Attention Direct Marketers:

This may seem like a branding post and the “soft” metrics of awareness and people liking your brand.  It is!  And that’s a big, big part of your job even if you aren’t actively putting time against it.

Why?  All your direct marketing has much, much, much more immediate failure than success.  The percentage donating or filling out the lead generation form is tiny.

But, what about the exposed audience that doesn’t give?  Did that letter or email or social ad have an effect on them?  Did it register your brand in their subconscious and make them more likely to see or give attention to your brand the next time?

Brand marketers tend to live in this world of creating impressions to trigger positive association and future equity – i.e. increase the chance someone does something for your brand the next time a direct marketer asks them.

The problem for brand and fundraising folks is thinking all impressions are the same. In the ad buying world this is the ubiquitous default with cost- per- impression buying.

The problem?  Impressions aren’t created equal.  There is very compelling research from an academic, Karen Nelson-Field, turned agency head out of Australia.

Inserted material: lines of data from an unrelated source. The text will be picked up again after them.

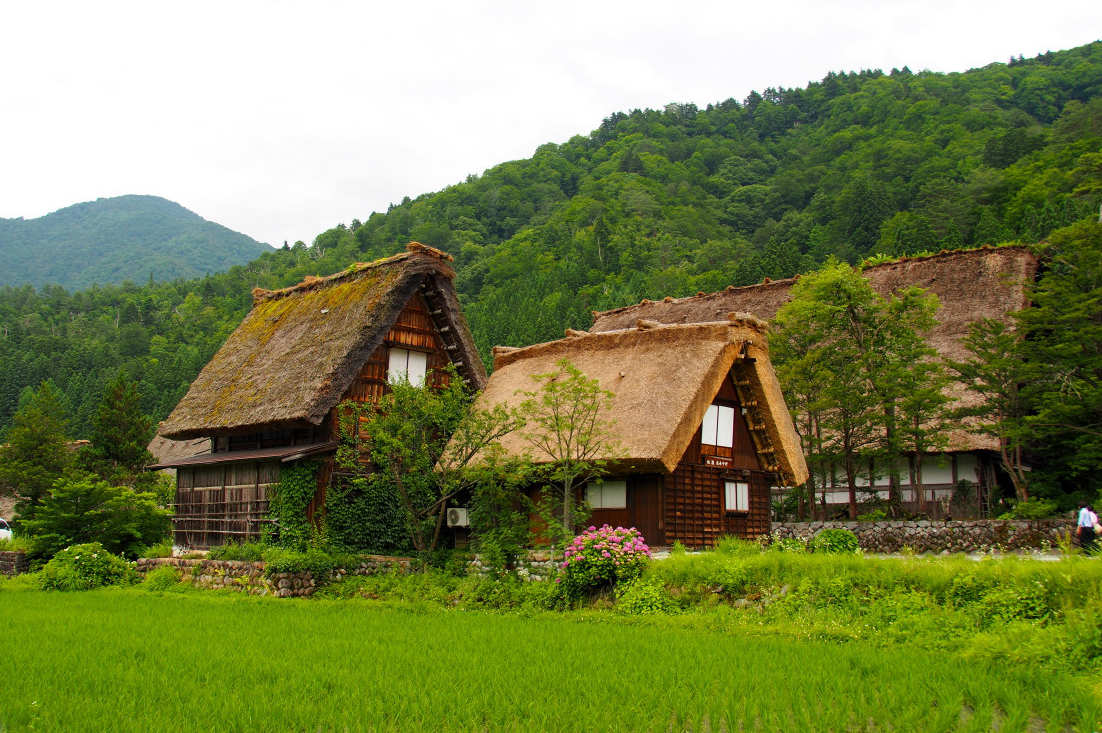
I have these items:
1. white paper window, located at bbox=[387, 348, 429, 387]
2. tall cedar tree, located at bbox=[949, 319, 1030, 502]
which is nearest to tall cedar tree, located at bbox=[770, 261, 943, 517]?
tall cedar tree, located at bbox=[949, 319, 1030, 502]

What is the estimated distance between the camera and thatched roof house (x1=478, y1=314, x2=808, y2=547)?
17234 mm

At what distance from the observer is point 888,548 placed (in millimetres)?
21281

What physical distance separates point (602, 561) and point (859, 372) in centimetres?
1195

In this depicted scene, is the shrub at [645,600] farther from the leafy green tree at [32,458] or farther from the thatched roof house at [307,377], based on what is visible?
the leafy green tree at [32,458]

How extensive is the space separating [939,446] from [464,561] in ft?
41.0

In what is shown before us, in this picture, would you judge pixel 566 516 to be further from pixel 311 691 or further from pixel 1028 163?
pixel 1028 163

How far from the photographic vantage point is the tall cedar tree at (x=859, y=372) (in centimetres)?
2188

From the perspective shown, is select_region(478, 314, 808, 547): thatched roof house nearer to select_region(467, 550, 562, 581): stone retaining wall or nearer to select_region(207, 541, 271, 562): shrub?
select_region(467, 550, 562, 581): stone retaining wall

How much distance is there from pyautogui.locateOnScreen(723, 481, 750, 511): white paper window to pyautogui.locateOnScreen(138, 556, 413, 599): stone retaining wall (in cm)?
750

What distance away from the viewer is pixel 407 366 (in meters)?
21.7

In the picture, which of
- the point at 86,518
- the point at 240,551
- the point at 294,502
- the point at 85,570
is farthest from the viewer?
the point at 86,518

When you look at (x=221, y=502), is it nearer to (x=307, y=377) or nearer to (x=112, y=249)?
(x=307, y=377)

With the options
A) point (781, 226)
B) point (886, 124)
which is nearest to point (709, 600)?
point (781, 226)

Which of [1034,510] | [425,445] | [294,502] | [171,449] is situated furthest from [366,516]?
[171,449]
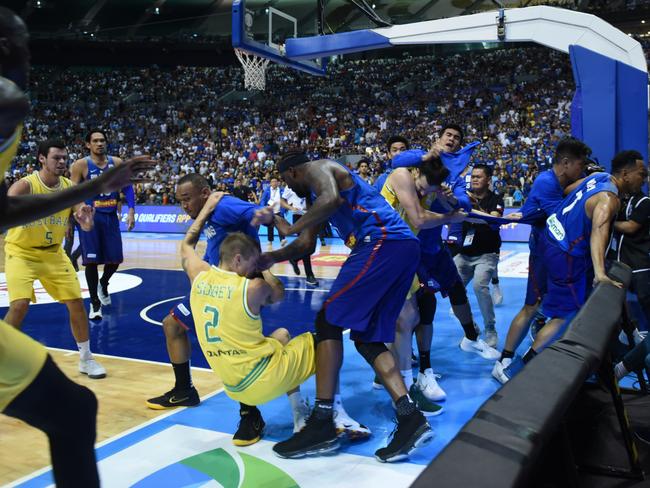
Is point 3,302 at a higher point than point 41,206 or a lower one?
lower

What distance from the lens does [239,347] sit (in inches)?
141

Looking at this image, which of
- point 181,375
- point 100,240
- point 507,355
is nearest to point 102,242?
point 100,240

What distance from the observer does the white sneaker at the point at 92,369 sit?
5016mm

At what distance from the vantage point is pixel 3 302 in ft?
27.7

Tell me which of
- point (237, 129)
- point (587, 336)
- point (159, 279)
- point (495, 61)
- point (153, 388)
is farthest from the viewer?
point (237, 129)

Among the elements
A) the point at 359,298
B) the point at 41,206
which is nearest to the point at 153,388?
the point at 359,298

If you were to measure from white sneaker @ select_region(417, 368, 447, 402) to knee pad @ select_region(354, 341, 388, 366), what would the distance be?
99cm

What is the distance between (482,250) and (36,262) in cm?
439

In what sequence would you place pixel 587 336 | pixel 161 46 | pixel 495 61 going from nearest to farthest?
1. pixel 587 336
2. pixel 495 61
3. pixel 161 46

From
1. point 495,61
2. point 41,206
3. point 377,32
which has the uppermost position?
point 495,61

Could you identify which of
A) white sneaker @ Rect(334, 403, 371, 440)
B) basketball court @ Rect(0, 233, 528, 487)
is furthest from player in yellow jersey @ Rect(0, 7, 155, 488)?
white sneaker @ Rect(334, 403, 371, 440)

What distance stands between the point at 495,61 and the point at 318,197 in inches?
1107

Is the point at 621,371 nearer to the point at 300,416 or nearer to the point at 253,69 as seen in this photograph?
the point at 300,416

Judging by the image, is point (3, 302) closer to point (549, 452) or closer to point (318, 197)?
point (318, 197)
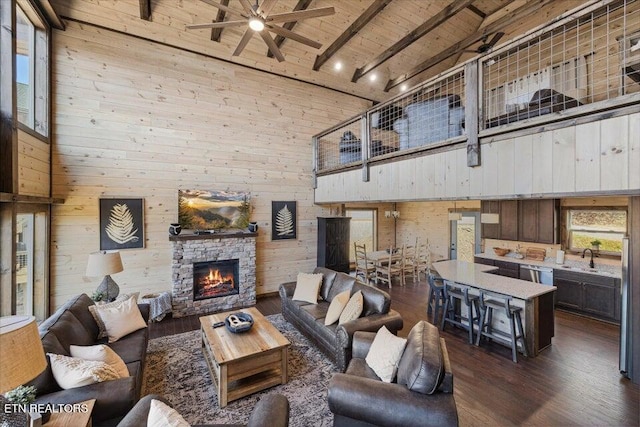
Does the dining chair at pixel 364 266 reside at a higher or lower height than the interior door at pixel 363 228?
lower

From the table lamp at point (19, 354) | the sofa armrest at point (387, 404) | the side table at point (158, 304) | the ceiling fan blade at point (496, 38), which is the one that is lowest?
the side table at point (158, 304)

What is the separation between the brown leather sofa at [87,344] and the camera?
1923 mm

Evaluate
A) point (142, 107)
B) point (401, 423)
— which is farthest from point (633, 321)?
point (142, 107)

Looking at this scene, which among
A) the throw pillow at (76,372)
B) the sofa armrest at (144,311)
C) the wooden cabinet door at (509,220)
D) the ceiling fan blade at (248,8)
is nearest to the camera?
the throw pillow at (76,372)

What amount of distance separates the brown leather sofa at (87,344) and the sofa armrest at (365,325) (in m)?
2.00

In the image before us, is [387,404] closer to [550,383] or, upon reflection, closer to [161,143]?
[550,383]

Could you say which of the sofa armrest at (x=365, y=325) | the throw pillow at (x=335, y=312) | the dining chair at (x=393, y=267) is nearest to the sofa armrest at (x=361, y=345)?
the sofa armrest at (x=365, y=325)

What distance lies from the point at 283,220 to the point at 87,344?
161 inches

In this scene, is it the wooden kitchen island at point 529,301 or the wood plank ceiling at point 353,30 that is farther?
the wood plank ceiling at point 353,30

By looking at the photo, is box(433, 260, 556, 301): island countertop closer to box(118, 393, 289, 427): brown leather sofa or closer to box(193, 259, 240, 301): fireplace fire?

Impressions in ad buying world means a transaction occurs when the ad platform serving up your ad charges you.

But impression ≠ attention.

It turns out our attention to an ad and advertising in aggregate (which your direct mail qualifies as) is like a short-wave, high frequency radio signal bouncing up and down at high speed.

Here is the visual:

There are three types of attention:

  • Active attention
  • Passive attention and
  • Non-viewing.

When you buy an impression you get all 3 types.  This is why roughly half your impression buying is wasted on non-viewing.  Active viewing is where the payoff exists.  Quick hits:

  • You need at least 3 seconds of active attention to really get value and long-term brand impact
  • For every 3 seconds of active attention you get three days of the brand staying in memory
  • The platform for your ad matters and determines a large part of how the amount of time spent in and out of active attention.
  • Yes, creative matters too but media placement is more important.
  • The percentage of your ad on the screen and the percentage of the screen showing the ad are big, drivers of active attention.

And perhaps the biggest takeaway?   Always show your brand (logo in most cases), all the time. For mail this means kill the unbranded, white OE that is trying to trick folks.  Why?

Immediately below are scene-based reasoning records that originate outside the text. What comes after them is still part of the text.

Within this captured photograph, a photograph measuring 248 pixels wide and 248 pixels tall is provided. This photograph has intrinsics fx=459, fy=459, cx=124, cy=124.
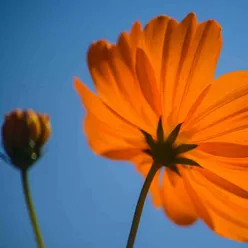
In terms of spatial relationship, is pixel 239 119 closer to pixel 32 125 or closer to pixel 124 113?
pixel 124 113

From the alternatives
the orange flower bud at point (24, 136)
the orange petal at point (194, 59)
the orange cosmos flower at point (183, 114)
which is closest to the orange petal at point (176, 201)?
the orange cosmos flower at point (183, 114)

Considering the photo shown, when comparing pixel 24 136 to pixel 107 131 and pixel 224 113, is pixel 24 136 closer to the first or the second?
pixel 107 131

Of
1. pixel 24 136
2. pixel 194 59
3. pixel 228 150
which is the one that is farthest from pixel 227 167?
pixel 24 136

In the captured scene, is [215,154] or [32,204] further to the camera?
[215,154]

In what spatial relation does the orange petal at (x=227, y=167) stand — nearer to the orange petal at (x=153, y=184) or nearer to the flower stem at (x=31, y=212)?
the orange petal at (x=153, y=184)

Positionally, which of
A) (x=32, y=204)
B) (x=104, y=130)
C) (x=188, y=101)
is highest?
(x=188, y=101)

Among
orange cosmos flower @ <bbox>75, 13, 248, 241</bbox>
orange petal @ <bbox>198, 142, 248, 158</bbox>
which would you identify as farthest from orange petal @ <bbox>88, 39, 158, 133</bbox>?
orange petal @ <bbox>198, 142, 248, 158</bbox>

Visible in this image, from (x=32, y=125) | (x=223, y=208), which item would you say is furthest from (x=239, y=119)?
(x=32, y=125)

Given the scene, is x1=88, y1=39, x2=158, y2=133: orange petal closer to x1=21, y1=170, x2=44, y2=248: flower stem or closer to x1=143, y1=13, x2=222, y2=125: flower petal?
x1=143, y1=13, x2=222, y2=125: flower petal
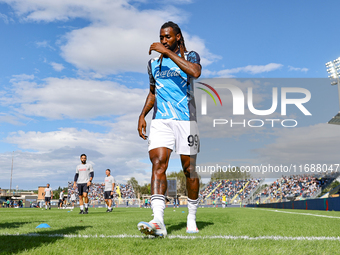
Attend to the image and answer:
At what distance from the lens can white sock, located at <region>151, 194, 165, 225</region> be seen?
3264mm

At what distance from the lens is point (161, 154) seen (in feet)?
11.8

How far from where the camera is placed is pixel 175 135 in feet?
12.4

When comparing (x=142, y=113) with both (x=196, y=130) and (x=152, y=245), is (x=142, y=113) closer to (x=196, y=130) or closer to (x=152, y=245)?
(x=196, y=130)

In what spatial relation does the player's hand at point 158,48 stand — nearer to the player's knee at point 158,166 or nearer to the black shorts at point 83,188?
the player's knee at point 158,166

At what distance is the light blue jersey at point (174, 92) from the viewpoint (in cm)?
380

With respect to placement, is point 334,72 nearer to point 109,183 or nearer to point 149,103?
point 109,183

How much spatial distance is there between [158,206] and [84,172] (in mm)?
8927

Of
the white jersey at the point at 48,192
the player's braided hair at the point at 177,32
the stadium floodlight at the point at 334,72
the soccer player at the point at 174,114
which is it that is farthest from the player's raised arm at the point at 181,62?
the stadium floodlight at the point at 334,72

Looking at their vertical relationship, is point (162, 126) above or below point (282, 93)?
below

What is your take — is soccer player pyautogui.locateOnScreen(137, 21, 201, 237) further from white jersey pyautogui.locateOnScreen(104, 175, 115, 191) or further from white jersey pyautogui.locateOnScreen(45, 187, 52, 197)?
white jersey pyautogui.locateOnScreen(45, 187, 52, 197)

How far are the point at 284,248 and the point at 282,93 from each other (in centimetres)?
2015

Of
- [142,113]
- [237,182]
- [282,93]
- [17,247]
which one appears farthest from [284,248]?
[237,182]

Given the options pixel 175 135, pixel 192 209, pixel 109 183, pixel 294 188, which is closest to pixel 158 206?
pixel 192 209

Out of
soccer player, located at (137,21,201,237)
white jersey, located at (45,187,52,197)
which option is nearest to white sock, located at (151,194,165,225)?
soccer player, located at (137,21,201,237)
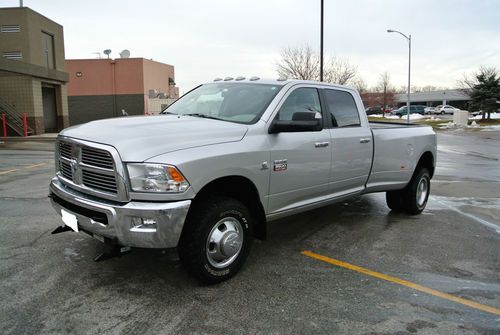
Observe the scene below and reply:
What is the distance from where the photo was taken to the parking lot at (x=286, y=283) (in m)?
3.42

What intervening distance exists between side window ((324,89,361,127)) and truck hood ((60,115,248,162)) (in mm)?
1612

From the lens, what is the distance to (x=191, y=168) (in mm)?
3643

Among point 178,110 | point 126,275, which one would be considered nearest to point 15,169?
point 178,110

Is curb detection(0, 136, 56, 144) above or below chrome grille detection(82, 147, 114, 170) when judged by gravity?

It’s a myth that showing the brand in the beginning will undermine the intrigue or excitement.  Any amount of active attention that you can get must be used to drive brand linkage.  Sales and brand equity only go up if active attention is linked to your brand.

And the really big kicker?  Humans are hard-wired to fill-in the missing brand and do so automatically — often attributing your ad to the wrong brand.

I painfully went through this in a prior life where I was involved with Miller Lite advertising.  We found out, after a lot of spend, that the ads were really good at building positive brand associations and keeping the brand stored in memory.

The problem?  Everyone thought the ads were for Budweiser.

An impression is a terrible thing to waste.